> Tasks to perform
1 – Rewrite the article on the undeclared Iraqi drone, beginning at the words "In another section" and stopping after "invasion of Iraq.", with "drop tanks" replaced by "external tanks" wherever it occurs.
2 – For each statement below, say yes or no depending on whether the article on the undeclared Iraqi drone supports it, and quote the words that decide it. (a) Colin Powell told the Security Council last month that Iraq had test-flown a drone. (b) Powell's draft copy included the passage about the new drone. (c) The report Hans Blix distributed later in the day ran to 173 pages.

> Excerpted passage
━━━━━━━━

A report declassified by the United Nations yesterday contained a hidden bombshell with the revelation that inspectors recently discovered an undeclared Iraqi drone that could threaten Iraq's neighbors with chemical and biological weapons, according to the Times of London.

The unmanned vehicle ''could drop chemicals on troops,'' according to the U.N. report.

U.S. officials were outraged that Hans Blix, the chief U.N. weapons inspector, did not inform the Security Council about the drone in his oral presentation to Foreign Ministers and tried to bury it in a 173-page single-spaced report distributed later in the day, the Times said. The omission raised serious questions about Dr. Blix's objectivity.

Secretary of State Colin Powell had informed the Security Council last month that Iraq had test-flown a drone.

In another section of the declassified report, arms inspectors warn Iraq still has spraying devices and drop tanks that could be used in dispersing chemical and biological agents from aircraft, the Times said.

"A large number of drop tanks of various types, both imported and locally manufactured, are available and could be modified," the report says.

The paper, obtained by The Times, details the possible chemical and biological arsenal that British and U.S. Forces could face in an invasion of Iraq.

The paper suggests that Iraq has huge stockpiles of anthrax, may be developing long-range missiles and could possess chemical and biological R400 aerial bombs and Scud missiles, and even smallpox.

The report says there is ''credible information'' indicating that 21,000 liters of biological warfare agent, including some 10,000 liters of anthrax, was stored in bulk at locations around the country during the war and was never destroyed.

Jack Straw, the Foreign Secretary, told his fellow Security Council Foreign Ministers the document was a ''chilling read.''

Secretary of State Powell read passages from the paper out loud in the Council chamber. He pointed out that it chronicled nearly 30 times when Iraq had failed to provide credible evidence to substantiate its claims, and 17 instances when inspectors uncovered evidence that contradicted those claims. But his draft copy, dating from a meeting of the inspectors' advisory board last week, did not contain the crucial passage about the new drone.

━━━━━━━━

> Supplied records
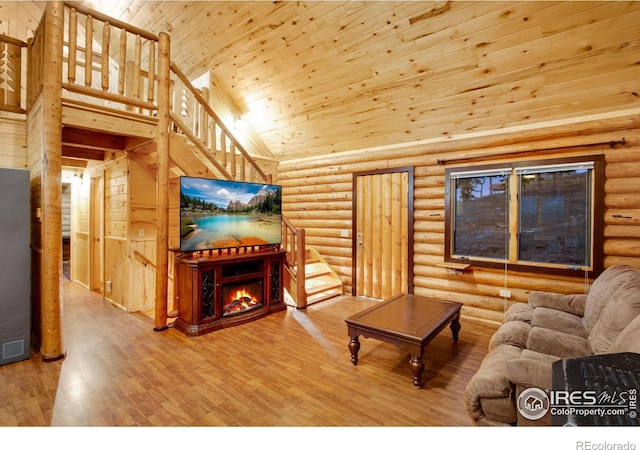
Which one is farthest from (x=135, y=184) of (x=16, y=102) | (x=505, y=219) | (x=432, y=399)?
→ (x=505, y=219)

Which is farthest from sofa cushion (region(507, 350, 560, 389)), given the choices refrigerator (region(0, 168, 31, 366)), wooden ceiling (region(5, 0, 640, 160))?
refrigerator (region(0, 168, 31, 366))

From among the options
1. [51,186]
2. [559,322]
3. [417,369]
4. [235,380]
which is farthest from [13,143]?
[559,322]

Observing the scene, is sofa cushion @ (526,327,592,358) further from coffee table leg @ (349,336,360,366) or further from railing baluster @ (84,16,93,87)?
railing baluster @ (84,16,93,87)

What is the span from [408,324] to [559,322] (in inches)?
51.2

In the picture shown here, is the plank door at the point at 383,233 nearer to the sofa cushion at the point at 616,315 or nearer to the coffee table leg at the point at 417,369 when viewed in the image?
the coffee table leg at the point at 417,369

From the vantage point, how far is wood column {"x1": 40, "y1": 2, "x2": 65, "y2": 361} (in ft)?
9.90

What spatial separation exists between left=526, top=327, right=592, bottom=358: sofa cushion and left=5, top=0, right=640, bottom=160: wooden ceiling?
2644 mm

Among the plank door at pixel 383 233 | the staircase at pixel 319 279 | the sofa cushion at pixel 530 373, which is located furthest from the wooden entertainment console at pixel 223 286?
the sofa cushion at pixel 530 373

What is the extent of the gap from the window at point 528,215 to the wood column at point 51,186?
4.67 meters

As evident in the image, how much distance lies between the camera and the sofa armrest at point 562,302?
122 inches

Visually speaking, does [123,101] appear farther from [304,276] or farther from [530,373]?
[530,373]

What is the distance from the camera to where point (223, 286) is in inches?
160

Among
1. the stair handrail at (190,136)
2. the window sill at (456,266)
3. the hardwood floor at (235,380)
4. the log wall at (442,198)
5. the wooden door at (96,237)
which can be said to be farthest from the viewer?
the wooden door at (96,237)

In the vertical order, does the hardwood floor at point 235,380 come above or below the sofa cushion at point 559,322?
below
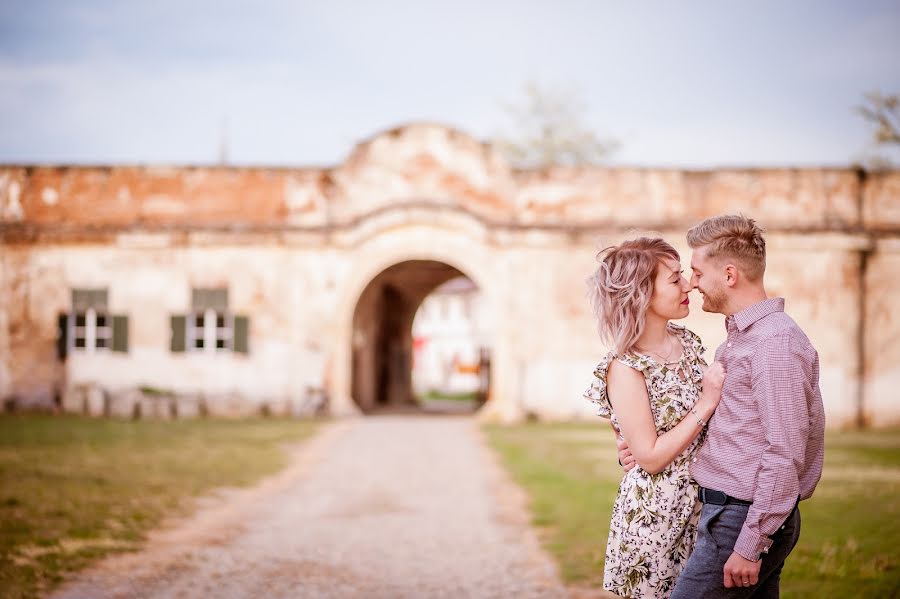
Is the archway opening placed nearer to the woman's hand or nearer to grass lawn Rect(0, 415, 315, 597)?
grass lawn Rect(0, 415, 315, 597)

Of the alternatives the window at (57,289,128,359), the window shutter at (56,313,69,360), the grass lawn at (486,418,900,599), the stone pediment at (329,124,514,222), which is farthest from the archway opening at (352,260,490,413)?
the grass lawn at (486,418,900,599)

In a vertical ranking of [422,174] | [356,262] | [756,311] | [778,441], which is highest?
[422,174]

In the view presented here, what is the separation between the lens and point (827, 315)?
2142 cm

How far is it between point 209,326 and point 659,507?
19543mm

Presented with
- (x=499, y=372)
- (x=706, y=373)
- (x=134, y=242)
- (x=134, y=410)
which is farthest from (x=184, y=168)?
(x=706, y=373)

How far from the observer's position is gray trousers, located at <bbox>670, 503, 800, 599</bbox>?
9.93 ft

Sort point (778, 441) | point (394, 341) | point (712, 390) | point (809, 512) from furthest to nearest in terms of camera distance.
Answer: point (394, 341) → point (809, 512) → point (712, 390) → point (778, 441)

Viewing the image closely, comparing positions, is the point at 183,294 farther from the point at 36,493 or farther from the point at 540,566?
the point at 540,566

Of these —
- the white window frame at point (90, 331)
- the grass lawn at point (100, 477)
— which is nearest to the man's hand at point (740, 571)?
the grass lawn at point (100, 477)

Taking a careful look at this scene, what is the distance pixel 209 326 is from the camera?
21812 mm

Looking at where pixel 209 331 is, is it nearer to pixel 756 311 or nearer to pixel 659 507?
pixel 659 507

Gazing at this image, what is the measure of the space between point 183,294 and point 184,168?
2.88 metres

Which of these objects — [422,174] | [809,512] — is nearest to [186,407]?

━━━━━━━━

> Expected outputs
1 –
In another section of the declassified report, arms inspectors warn Iraq still has spraying devices and external tanks that could be used in dispersing chemical and biological agents from aircraft, the Times said.

"A large number of external tanks of various types, both imported and locally manufactured, are available and could be modified," the report says.

The paper, obtained by The Times, details the possible chemical and biological arsenal that British and U.S. Forces could face in an invasion of Iraq.

2 –
(a) Yes: "Secretary of State Colin Powell had informed the Security Council last month that Iraq had test-flown a drone."
(b) No: "did not contain the crucial passage about the new drone."
(c) Yes: "a 173-page single-spaced report distributed later in the day"